Switching positions isn't that uncommon of a tale - Kenley Jansen and Trevor Hoffman are a few others who come to mind that I don't yet own cards of as position players (though I have a bead on a minor-league Hoffman) - but seeing it on baseball cards kinda causes my brain to short out (in a good way!).




Sean Doolittle is another collection favorite who made the switch - an injury caused him to try his hand at pitching after a few middling years as a position player in the A's system.

I'd say it worked out well for him, given that Doolittle just retired following a fine 11-year career as a dominant closer.




But these shifts go farther than the position-player-to-pitcher phenomenon I've shown thus far.

Catchers are known to switch positions at various points in their career - the body can only take so much wear and tear - but I'm particularly fascinated by the guys like Dale Murphy who gave up catching earlier rather than later.

I've never seen a card that actually depicts Murphy as a catcher - he caught sparsely in his first few seasons with the Braves - but look closely and you'll find that weird "C-1B" designation on his early cards.




Recent memory may recall that Bryce Harper was drafted as a catcher, though I think it was always a given that he'd find stardom elsewhere on the diamond.

From what I understand, though, HOFer Jimmie Foxx was thought to be a legitimate catching prospect, so much so that his earlier cards show him in the tools of ignorance (this is obviously a reprint). A good amount of the earlier photos of Double-X on baseball cards show him as a backstop.

Foxx was never a regular catcher, but he did catch more often than I knew before I wrote this post - he was appearing in a game or two at catcher as late as 1944.




As I so often say, baseball cards are fun, but they can also be educational - I didn't know Stan Musial was signed as a pitcher until I unearthed this Pro Debut insert from a few years back.

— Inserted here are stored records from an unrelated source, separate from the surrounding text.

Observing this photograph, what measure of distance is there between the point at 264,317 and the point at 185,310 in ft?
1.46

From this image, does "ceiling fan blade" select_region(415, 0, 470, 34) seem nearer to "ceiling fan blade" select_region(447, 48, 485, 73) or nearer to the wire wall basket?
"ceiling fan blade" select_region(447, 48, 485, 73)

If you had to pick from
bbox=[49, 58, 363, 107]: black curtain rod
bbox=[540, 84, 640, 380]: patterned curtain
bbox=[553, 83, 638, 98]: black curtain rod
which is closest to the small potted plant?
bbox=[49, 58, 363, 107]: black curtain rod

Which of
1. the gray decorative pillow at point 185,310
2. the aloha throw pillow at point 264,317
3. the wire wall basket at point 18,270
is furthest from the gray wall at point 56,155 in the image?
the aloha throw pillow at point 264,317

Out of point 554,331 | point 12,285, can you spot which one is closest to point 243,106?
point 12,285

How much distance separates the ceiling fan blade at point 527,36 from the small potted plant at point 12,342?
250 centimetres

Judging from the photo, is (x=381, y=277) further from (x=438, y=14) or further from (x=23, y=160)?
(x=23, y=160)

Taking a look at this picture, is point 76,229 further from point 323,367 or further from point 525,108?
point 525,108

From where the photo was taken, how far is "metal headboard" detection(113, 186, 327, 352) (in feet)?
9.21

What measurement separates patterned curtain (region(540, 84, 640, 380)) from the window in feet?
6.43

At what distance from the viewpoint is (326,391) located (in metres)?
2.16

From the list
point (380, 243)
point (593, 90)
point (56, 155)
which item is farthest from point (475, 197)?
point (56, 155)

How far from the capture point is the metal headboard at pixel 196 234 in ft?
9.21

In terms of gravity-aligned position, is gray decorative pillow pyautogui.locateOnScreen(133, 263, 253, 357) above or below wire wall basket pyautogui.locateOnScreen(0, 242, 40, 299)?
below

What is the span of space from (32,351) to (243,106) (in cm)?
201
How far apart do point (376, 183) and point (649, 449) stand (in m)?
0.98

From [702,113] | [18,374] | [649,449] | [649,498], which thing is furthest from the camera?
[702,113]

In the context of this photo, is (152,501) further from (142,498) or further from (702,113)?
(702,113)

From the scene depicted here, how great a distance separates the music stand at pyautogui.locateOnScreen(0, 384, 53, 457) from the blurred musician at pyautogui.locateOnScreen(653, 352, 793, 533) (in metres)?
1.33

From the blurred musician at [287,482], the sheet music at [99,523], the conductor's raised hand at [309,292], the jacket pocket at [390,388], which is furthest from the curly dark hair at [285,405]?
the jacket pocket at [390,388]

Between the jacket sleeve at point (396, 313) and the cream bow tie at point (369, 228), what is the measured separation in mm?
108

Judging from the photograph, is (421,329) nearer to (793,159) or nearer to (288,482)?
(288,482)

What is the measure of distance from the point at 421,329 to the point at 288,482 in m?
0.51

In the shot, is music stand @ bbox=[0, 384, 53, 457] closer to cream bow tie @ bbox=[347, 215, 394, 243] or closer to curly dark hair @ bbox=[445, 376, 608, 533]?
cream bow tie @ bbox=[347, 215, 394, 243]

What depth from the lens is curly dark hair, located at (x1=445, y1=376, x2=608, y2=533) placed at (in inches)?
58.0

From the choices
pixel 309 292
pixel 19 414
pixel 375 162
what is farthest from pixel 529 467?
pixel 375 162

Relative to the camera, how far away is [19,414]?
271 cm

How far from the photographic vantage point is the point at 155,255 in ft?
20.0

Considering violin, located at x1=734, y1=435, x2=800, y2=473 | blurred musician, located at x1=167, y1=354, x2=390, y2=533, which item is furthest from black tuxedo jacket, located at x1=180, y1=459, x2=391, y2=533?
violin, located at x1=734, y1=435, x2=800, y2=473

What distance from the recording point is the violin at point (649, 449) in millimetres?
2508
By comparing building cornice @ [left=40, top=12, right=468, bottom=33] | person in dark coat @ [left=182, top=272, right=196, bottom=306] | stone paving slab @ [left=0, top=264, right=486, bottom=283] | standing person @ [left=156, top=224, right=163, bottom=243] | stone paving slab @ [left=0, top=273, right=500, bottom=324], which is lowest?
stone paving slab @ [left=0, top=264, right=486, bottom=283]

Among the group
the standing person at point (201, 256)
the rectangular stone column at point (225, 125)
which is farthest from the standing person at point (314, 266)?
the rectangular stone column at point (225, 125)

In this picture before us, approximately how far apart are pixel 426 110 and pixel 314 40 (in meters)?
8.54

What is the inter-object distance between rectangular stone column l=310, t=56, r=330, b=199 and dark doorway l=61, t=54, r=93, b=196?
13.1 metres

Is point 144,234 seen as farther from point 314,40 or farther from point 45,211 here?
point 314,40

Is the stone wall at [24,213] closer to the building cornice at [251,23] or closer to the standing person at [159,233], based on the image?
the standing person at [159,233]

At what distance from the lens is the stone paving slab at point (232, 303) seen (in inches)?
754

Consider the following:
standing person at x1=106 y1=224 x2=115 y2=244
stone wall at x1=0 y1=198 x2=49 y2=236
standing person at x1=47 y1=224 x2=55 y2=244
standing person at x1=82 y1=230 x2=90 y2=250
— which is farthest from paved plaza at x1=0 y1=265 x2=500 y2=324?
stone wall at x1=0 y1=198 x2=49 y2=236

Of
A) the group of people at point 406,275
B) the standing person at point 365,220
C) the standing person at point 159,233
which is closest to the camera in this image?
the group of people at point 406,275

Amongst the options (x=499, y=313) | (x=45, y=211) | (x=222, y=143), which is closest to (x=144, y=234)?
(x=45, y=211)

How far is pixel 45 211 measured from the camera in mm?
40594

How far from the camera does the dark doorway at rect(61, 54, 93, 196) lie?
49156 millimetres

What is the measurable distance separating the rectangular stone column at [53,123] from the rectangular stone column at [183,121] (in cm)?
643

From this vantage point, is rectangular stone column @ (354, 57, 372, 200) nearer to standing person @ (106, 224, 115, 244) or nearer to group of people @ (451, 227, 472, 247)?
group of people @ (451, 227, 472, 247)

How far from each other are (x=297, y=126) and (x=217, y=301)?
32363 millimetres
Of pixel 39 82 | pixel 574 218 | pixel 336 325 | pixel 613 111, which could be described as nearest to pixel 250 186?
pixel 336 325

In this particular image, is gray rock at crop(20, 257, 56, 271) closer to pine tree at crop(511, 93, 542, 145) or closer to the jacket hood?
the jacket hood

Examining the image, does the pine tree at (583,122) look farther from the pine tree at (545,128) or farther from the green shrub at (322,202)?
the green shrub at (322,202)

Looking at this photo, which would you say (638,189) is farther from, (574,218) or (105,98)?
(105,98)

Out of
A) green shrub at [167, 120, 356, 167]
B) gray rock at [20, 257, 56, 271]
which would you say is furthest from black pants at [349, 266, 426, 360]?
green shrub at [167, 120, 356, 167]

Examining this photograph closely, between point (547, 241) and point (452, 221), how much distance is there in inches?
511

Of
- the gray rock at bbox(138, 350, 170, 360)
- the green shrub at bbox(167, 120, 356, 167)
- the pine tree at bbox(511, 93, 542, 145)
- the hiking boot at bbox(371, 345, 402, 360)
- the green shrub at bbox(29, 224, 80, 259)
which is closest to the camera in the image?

Musial had a few successes on the mound - he actually won 18 games in Class-D ball 1940, his final season as a pitcher - but he obviously never would've become the "Stan the Man" we know and love had he stayed on the bump.




Of course, no discussion of this ilk is complete without mentioning The Great Bambino, a guy who gave up a career as a world-class pitcher to become an equally world-class slugger.

I love (and want) all Babe Ruth cards, but ones that show him during his earlier Red Sox pitching days are still ever-so extra special to me. They're a great reminder of how strange the trajectory of certain baseball careers can be. But Ruth is obviously the rarity in this field - most position switches, like the Wakefields and Percivals of the world, are born out of dubiousness or downright failure.

So I guess if you're wrestling with the Mendoza Line in the low minors, perhaps your destiny lies elsewhere on the diamond.